温竹九刚好把所有碗碟放进洗碗机,她站起来拿过他手上的温度计,叹口气说:“唉……这不过是基本的医疗常识,而且你恢复得快跟你身体素质好,免疫力强,才恢复得快。37.6度,低烧,不需要吃药了。”
“我这还有点鼻子不通畅呢。”
“只是有点而已,问题不大。”
“可会不会越来越严重?”
“就一点而已,没必要吃药,你以为药是仙丹吗?吃了会助你成仙?”温竹九确实有点不耐烦,提高了分贝,她不想搭理这么个巨婴。
沈青川低声地说:“也不是。”
温竹九看着他委屈巴巴样子,最后还是给他解释了,“药会损坏免疫系统,所以一点症状可以靠身体免疫系统扛过去的就不要吃药。把体温计放回去。”她把体温计还给他。
沈青川本想回房里的,室外阳光明媚吸引了他,他突然改变主意,跑到后花园晒阳光浴了。
温竹九趁着洗碗机洗碗期间回房准备今晚要教的内容。她调了四十分钟擦碗的闹钟,别人交代给她的事情,每一项她都会认真去对待。
闹钟一响,她赶忙去擦碗碟,等一切忙完之后,她想起早上王仪祉得话。
“小温,今天要给后花园的草地浇水了哦,以后需要你自己留意浇水的时间。”
于是她跑到仓库去拿浇水用的软管。到了后花园看到沈青川正躺在躺椅上晒太阳,看模样是睡着了。虽说现在太阳晒着挺温暖的,但秋风不停地刮难免不会加重他的病情,她赶紧去给他拿了张毯子。
接通水龙头后,她慢慢地给草地浇水,水和阳光的完美配合折射出一道七彩彩虹。温竹九看着眼前的景物,心情是那么的惬意啊!她不得不感慨换一条路走,可以看到不同的风景、感受到不一样的美好,她在心里默默地对许曼说了好多次感谢。
沈青川其实并没有睡着,只是闭目养神,他感受到有人过来又走开,但懒得睁开眼去确认是张姨还是温竹九。此刻他的心情说不出来地舒畅,太久没有像这样被太阳铺满全身,他感受到腐烂掉的身体开始一点点复苏。当一张四四方方的毛绒绒的毯子把他和阳光隔开时,他内心是暴跳如雷的,但是他又懒得动,眼睛眯了条缝去看究竟是谁这么不识趣。当看到温竹九正在轻轻地为他盖上毯子时,他内心某一个角落有一股暖流流过,浇灭了怒火。

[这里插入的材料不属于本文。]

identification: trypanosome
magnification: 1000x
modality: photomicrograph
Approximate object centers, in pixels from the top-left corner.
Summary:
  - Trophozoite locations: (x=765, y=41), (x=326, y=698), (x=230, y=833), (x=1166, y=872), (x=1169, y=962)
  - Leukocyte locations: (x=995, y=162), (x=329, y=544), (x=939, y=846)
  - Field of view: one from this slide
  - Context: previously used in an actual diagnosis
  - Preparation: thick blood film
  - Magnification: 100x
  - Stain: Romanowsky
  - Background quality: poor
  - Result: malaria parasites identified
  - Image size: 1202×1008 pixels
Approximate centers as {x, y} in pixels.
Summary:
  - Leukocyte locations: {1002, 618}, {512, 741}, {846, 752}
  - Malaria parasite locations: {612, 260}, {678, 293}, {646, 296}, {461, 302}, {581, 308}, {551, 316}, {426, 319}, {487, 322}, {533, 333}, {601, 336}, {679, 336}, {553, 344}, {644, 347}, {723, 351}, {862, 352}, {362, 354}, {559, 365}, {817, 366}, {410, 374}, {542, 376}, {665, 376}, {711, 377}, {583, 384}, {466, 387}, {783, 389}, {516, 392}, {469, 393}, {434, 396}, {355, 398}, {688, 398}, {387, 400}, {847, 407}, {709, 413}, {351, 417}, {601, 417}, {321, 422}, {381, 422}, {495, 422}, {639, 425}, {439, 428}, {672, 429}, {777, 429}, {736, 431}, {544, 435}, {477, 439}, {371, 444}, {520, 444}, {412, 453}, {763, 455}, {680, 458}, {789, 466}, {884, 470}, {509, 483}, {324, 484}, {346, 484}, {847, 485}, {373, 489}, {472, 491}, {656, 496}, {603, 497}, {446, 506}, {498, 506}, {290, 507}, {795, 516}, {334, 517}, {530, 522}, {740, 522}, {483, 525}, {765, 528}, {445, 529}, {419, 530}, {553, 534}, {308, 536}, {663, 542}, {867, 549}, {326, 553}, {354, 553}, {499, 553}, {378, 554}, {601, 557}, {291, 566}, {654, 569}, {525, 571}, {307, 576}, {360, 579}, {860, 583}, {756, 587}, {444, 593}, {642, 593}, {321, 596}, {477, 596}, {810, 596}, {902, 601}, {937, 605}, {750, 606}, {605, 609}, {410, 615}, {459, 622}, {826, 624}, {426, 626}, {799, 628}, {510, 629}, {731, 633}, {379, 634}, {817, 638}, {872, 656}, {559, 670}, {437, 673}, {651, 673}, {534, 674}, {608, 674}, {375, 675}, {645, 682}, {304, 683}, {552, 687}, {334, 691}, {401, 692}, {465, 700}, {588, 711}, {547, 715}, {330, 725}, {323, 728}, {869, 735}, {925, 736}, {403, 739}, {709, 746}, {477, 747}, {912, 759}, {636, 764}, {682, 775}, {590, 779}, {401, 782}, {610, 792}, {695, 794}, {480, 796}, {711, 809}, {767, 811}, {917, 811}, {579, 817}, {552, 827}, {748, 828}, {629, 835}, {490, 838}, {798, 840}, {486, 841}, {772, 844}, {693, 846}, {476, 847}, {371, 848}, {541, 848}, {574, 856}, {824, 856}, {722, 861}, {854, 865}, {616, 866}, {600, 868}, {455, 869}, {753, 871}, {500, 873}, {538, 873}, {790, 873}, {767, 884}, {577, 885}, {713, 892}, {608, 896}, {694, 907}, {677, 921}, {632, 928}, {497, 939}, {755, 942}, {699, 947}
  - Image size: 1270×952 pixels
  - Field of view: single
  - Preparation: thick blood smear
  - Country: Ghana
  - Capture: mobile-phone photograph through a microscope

他半眯着眼睛看着温竹九浇水,阳光、彩虹、草地、植物、还有应季的花朵盛开着,原来生活可以这样惬意的,不是只有黑夜和白天,也不是只有自己的房间和训练室、比赛场。自从初二那次群殴后,他把自己关在一个小小的世界,大多数时候觉得生活无聊又乏味。他把白天和黑夜颠倒了,他想尽可能避开人群,不愿与人深交,害怕还会有人因为他而躺在重症监护室或者差点死去。
昨天晚上温竹九帮他的时候,他是要拒绝的,但她却能通过小小的细节发现他病了,脑袋疼得他轻易地卸下了伪装,向她求助。如果说昨晚是病痛折磨使得他低头,那今天上午的举动呢?他自己也不明白为什么要这样做!但他觉得好轻松呀。连他自己都没有发现,他的嘴脸在微微上扬,眉眼是那样的明媚。